Personal information
- Full name: Vasyl Oleksandrovych Matviychuk
- Nationality: Ukraine
- Born: 13 January 1982 (age 44) Kamianets-Podilskyi, Ukrainian SSR, Soviet Union
- Height: 1.80 m (5 ft 11 in)
- Weight: 62 kg (137 lb)

Sport
- Sport: Athletics
- Events: 5000 m, 10,000 m half marathon, marathon
- Club: Dynamo Kolos-Khmelnytskyi

Achievements and titles
- Personal bests: 5000 m – 13:38.00 (2005) 10,000 m – 28:18.18 (2004) HM – 1:02:13 (2012) Mar – 2:10:36 (2008)

= Vasyl Matviychuk =

Ukrainian long-distance runner

Vasyl Matviychuk or Vasyl Oleksandrovych Matviichuk (Василь Олександрович Матвійчук; born 13 January 1982) is a Ukrainian long-distance runner.

==Career==
Matviychuk is a three-time national champion for the 5000 and 10,000 metres. In 2001, he won the gold medal in the junior division at the European Cross Country Championships in Thun, Switzerland, with a time of 19 minutes and 29 seconds. He also set a personal best time of 2:10:36, by finishing fifth at the 2008 Turin Marathon.
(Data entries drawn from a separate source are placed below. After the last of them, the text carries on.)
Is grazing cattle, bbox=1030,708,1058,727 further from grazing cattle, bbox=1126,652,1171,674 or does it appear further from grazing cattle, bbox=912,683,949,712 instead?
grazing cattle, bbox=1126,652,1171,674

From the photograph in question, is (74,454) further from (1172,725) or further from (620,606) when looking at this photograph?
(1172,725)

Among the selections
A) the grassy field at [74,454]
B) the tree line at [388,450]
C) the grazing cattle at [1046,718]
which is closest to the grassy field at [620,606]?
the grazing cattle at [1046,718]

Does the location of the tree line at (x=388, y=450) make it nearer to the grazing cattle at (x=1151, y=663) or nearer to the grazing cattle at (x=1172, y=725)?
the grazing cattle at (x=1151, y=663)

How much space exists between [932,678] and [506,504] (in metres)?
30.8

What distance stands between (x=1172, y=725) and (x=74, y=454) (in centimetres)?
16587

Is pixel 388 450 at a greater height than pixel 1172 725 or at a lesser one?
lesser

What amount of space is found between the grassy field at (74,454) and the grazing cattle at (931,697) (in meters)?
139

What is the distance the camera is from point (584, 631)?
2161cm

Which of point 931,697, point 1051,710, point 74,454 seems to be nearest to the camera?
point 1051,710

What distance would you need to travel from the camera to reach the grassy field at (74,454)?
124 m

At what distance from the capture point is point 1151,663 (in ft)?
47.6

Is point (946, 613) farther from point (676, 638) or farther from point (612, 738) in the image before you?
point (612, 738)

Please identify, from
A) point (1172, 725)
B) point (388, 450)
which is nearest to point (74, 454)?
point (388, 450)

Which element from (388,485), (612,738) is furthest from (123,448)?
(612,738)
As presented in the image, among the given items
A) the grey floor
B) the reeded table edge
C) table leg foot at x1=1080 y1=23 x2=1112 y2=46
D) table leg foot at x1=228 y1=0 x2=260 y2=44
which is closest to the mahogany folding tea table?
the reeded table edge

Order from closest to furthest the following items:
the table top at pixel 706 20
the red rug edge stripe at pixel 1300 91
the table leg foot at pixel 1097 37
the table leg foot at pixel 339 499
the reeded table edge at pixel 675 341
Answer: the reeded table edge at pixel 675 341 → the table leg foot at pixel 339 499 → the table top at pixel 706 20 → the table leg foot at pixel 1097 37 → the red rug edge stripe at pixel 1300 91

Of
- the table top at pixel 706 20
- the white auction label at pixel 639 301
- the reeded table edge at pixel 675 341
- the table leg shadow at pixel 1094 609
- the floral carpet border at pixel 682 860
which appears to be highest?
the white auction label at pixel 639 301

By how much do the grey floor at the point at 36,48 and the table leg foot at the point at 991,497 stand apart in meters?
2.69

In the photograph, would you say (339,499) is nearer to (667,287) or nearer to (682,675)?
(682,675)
Matviychuk represented Ukraine at the 2008 Summer Olympics in Beijing, where he competed for the men's marathon, along with his compatriots Oleksandr Kuzin and Oleksandr Sitkovskyy. He successfully finished the race in twenty-seventh place by eight seconds behind Morocco's Abderrahime Bouramdane, with a time of 2:17:50.

He was one of the subjects of the American documentary film, Spirit of the Marathon II, featuring his unsuccessful attempt to earn a spot in the Ukrainian Olympic team for the 2012 Summer Olympics at the 2012 Rome Marathon.